**Study text**
########
Interesting Marriage Information

  1. According to Huston and Geiss (1993) there is little evidence that stereotypically "masculine" men tend to marry stereotypically "feminine" women.

    Huston, Ted L. and Geis, Gilbert. 1993. In what ways do gender-related attributes and beliefs affect marriage? Journal of Social Issues. 49 (3):87-106.

  2. Whether one holds traditional or egalitarian views of relationships does not seem to affect one's likelihood of marrying. Peplau, et al. (1993) found that people who held traditional, moderate or egalitarian views of relationships in college were all equally likely to be married 15 years later. In addition, contrary to stereotypes, traditional individuals did not marry at younger ages.

    Peplau, Letitia Anne; Hill, Charles T.; and Rubin, Zick. 1993. Sex role attitudes in dating and marriage: A 15 year follow-up of the Boston couples study. Journal of Social Issues. 49 (3):31-52.

  3. Lauer, et al. (1990) found, in their study of couples married 45 years or more, that over 90% reported their marriages as happy or very happy. The couples reported both high and low points in their marriages, but there was a general trend of increasing satisfaction over time.
########
**Try it**
From the marriage research summary, copy the stretch from "Huston, Ted L." through "Issues. 49 (3):31-52.". You can leave the rows aside; none of them is needed here.

(Saved entries)
########
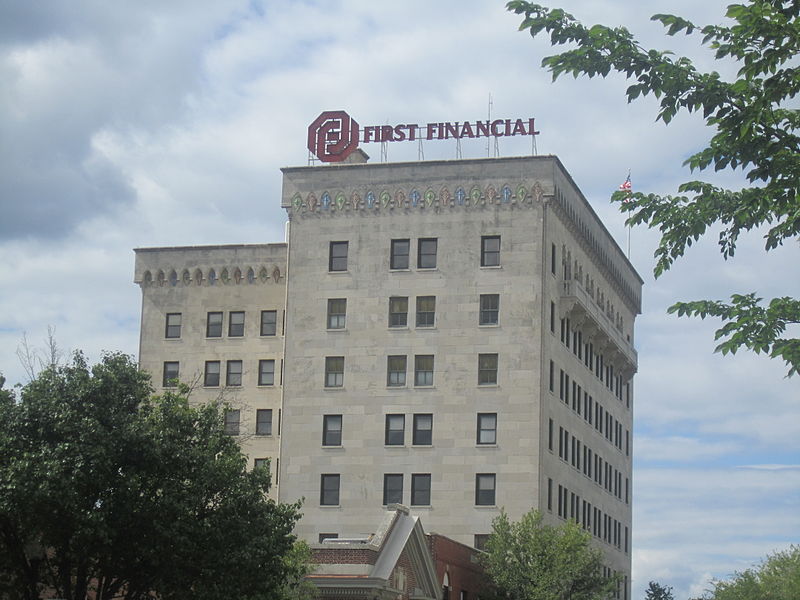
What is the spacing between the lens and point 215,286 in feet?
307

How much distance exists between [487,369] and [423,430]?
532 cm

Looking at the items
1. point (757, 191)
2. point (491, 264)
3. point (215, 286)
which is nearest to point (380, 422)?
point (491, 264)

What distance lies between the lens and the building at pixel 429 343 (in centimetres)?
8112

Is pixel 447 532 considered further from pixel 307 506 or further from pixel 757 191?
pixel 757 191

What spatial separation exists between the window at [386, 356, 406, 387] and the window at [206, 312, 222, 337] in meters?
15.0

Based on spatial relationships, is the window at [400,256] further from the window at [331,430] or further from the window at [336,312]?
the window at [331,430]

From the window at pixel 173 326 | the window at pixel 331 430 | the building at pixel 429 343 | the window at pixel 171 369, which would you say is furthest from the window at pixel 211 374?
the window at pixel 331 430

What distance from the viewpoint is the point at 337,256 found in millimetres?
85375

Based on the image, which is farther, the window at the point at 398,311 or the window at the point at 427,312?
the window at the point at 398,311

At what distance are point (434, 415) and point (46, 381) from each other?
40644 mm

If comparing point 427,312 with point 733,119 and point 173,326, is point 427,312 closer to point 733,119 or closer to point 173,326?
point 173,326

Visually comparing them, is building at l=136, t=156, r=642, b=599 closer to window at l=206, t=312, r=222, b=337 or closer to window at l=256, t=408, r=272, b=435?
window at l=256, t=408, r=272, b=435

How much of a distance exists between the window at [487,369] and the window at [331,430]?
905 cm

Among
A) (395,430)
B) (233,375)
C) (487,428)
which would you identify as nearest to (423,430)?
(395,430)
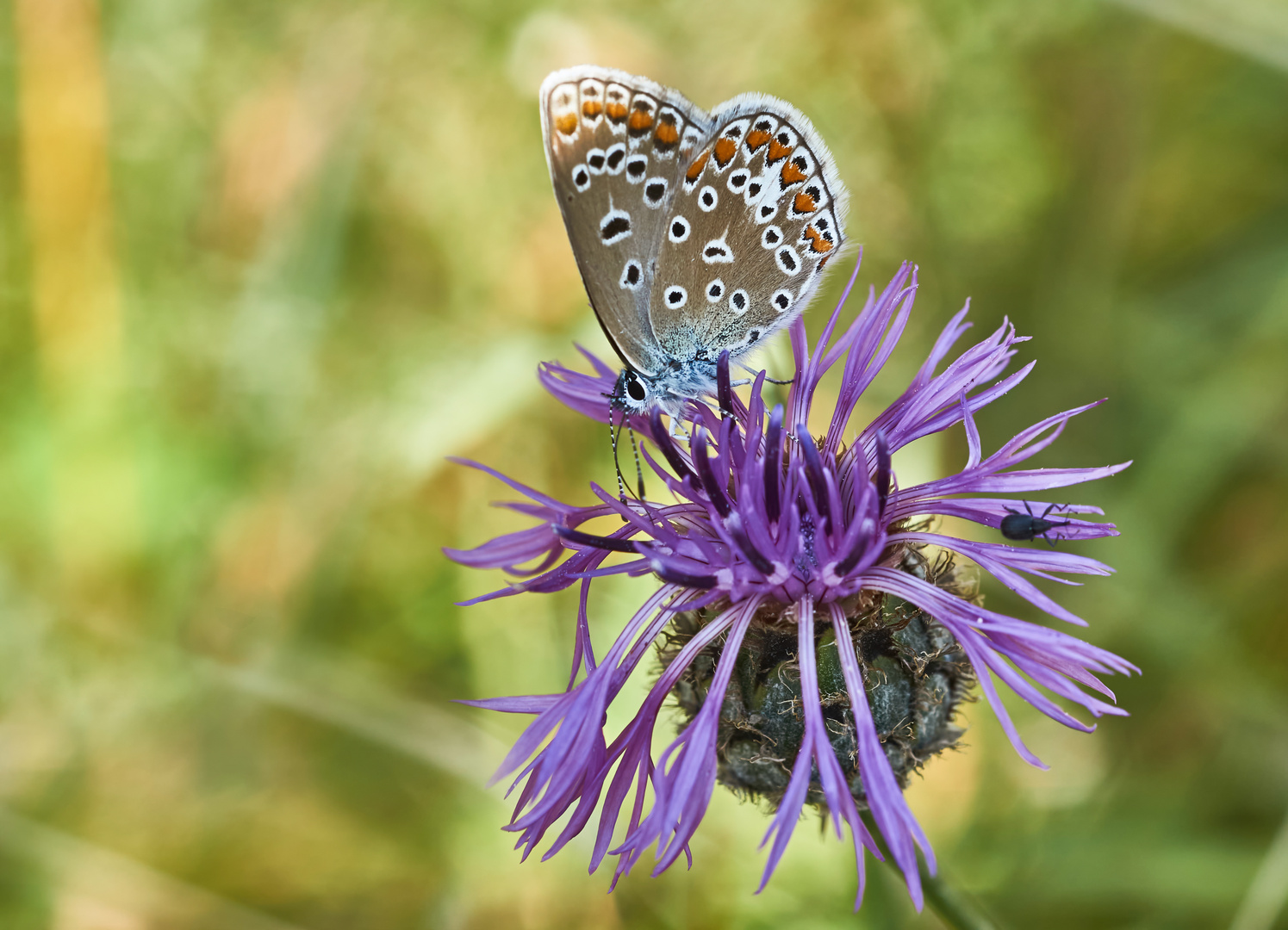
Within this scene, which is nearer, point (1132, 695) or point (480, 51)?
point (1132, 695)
########
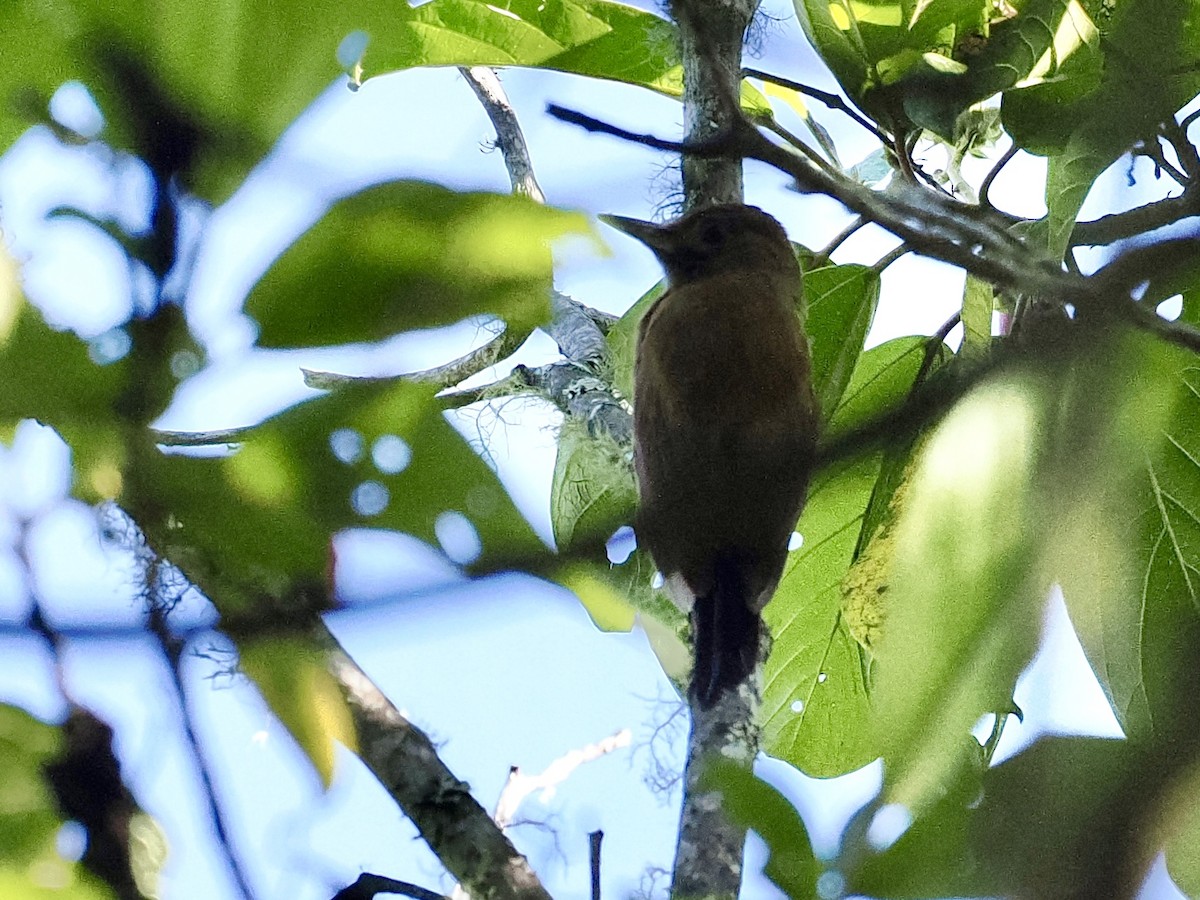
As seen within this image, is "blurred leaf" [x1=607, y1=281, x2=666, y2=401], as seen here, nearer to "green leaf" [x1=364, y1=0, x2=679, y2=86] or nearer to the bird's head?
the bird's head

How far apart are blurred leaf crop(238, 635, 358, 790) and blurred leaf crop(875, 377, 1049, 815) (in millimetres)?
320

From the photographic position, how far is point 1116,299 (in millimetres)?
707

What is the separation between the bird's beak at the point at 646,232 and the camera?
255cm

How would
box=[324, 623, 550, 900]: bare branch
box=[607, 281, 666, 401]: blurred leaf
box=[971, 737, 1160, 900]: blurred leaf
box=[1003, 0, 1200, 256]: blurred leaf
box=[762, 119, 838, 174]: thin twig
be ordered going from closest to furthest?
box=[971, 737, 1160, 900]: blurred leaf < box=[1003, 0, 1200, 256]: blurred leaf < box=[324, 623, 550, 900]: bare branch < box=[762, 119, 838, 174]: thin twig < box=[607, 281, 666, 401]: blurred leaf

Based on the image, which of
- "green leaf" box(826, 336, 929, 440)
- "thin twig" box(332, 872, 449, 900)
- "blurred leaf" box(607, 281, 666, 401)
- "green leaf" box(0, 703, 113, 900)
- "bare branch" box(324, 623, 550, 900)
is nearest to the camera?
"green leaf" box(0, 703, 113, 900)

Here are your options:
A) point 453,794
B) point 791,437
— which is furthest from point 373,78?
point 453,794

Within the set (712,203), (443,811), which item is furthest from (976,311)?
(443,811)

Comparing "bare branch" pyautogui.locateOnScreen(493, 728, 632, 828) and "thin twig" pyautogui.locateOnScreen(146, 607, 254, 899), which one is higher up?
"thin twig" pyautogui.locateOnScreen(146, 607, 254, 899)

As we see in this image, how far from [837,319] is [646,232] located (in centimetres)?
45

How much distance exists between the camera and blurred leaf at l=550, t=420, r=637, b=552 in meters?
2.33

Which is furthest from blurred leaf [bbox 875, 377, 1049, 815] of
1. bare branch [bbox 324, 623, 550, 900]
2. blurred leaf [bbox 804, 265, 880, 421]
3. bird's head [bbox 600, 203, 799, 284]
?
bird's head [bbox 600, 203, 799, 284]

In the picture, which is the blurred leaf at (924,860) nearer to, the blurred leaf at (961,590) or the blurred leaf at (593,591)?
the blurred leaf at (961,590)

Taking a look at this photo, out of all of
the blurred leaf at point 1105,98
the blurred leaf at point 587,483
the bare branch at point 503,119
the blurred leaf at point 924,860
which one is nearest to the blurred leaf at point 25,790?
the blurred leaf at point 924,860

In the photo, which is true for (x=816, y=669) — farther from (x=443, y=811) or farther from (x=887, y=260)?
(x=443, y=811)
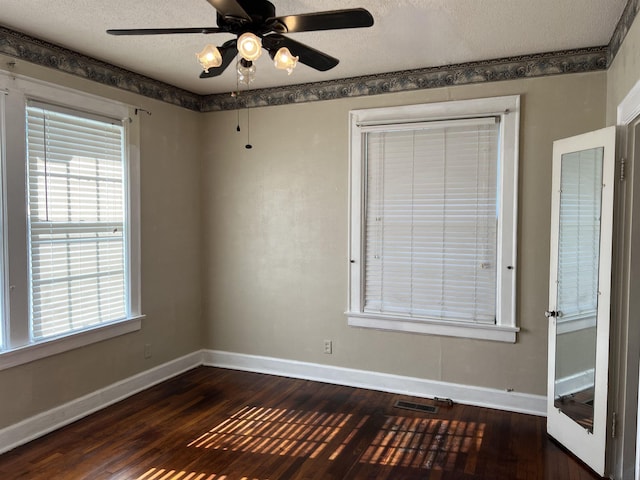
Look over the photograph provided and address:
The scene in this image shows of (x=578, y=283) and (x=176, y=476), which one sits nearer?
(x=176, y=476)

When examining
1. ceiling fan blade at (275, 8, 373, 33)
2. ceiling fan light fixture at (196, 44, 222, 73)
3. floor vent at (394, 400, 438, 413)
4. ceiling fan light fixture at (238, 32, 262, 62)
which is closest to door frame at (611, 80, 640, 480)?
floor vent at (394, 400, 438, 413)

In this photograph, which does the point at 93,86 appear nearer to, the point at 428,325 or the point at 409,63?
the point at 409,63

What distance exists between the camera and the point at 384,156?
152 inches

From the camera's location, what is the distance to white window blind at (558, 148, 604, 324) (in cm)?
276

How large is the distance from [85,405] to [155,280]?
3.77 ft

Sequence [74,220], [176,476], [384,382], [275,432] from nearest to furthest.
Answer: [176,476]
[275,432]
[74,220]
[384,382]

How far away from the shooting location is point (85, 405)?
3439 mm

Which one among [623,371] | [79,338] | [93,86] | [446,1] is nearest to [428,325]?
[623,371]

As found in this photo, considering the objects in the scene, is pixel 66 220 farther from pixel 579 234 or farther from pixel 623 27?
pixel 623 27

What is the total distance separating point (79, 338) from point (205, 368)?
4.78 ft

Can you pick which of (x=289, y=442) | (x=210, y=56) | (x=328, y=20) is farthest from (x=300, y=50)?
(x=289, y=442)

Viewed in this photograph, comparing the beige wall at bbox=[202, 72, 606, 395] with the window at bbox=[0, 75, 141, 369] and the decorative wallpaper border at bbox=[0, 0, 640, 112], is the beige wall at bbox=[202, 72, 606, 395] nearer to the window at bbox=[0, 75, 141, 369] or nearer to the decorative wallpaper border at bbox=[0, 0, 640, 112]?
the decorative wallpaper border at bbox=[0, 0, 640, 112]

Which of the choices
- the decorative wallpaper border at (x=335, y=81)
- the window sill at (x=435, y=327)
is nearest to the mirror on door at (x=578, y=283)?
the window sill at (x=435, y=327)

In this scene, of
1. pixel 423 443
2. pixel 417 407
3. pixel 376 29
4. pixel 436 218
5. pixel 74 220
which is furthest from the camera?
########
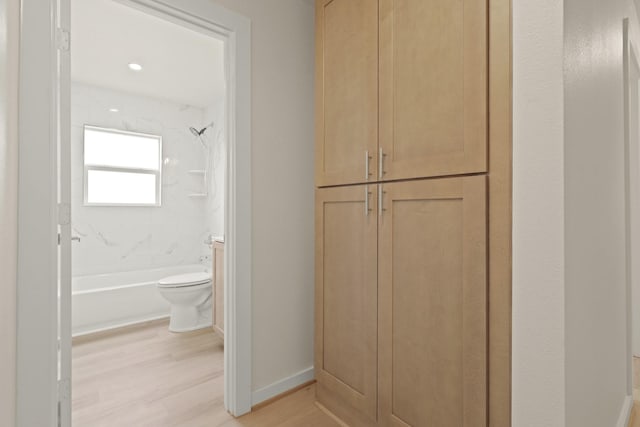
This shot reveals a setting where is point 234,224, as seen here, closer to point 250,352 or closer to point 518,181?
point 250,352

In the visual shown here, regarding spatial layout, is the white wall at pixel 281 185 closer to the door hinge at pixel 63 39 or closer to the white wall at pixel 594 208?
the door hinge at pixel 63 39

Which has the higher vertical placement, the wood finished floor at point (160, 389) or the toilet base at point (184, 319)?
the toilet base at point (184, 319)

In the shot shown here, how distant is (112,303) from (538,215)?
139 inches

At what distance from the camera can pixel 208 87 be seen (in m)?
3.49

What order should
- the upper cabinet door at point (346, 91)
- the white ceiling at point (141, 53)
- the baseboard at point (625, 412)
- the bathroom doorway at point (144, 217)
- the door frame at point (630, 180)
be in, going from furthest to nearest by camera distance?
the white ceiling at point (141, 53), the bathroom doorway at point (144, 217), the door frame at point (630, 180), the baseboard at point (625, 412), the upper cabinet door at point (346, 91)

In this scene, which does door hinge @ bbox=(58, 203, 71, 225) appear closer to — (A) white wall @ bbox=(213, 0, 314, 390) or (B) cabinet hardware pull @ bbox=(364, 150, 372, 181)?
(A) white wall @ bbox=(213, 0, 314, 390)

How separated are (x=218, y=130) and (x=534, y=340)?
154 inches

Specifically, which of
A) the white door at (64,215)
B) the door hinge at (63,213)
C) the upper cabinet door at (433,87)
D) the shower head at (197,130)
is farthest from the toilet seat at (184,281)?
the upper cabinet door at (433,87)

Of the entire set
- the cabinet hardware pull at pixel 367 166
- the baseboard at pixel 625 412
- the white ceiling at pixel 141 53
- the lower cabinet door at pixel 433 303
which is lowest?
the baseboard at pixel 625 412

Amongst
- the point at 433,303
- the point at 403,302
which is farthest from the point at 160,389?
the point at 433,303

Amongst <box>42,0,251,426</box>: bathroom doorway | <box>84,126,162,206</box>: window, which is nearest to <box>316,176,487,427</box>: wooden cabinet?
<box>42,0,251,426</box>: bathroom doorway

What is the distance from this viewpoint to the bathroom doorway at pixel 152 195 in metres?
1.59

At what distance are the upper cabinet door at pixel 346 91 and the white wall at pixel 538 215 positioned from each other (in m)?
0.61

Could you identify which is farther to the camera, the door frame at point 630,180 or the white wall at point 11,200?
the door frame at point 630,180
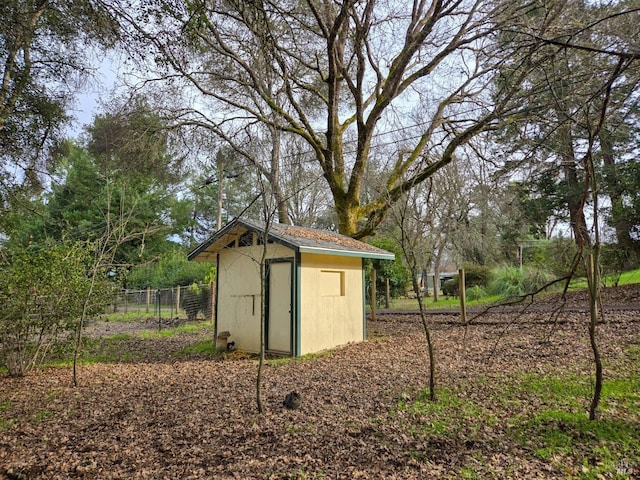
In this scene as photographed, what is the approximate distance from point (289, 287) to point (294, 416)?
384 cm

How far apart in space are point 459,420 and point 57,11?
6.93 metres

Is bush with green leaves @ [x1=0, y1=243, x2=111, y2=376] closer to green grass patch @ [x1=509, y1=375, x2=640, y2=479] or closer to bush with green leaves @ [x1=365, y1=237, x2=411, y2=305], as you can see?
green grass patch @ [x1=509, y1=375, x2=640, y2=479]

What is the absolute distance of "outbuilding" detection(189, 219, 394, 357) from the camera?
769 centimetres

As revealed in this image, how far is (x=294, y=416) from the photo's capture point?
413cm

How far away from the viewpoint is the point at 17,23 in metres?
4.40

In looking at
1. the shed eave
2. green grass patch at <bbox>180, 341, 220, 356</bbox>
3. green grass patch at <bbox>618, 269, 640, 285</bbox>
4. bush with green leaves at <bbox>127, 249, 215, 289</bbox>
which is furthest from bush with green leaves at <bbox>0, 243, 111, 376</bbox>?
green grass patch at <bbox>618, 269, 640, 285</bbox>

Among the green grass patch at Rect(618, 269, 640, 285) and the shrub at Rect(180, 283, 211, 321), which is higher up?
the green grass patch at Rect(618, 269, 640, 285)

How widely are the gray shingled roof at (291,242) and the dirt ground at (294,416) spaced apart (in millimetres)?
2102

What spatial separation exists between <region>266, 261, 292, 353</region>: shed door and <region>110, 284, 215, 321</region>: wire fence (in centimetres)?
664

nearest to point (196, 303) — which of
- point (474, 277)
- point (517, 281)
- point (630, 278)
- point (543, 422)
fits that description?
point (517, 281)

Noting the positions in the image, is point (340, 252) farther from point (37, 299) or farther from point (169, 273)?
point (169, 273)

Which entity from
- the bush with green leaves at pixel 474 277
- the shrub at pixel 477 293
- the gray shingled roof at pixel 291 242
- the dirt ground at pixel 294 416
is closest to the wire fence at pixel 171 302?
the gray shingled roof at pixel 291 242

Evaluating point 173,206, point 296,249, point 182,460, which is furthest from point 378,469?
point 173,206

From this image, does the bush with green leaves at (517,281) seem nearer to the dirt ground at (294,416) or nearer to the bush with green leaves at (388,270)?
########
**Response to this exercise**
Huston, Ted L. and Geis, Gilbert. 1993. In what ways do gender-related attributes and beliefs affect marriage? Journal of Social Issues. 49 (3):87-106.

  2. Whether one holds traditional or egalitarian views of relationships does not seem to affect one's likelihood of marrying. Peplau, et al. (1993) found that people who held traditional, moderate or egalitarian views of relationships in college were all equally likely to be married 15 years later. In addition, contrary to stereotypes, traditional individuals did not marry at younger ages.

    Peplau, Letitia Anne; Hill, Charles T.; and Rubin, Zick. 1993. Sex role attitudes in dating and marriage: A 15 year follow-up of the Boston couples study. Journal of Social Issues. 49 (3):31-52.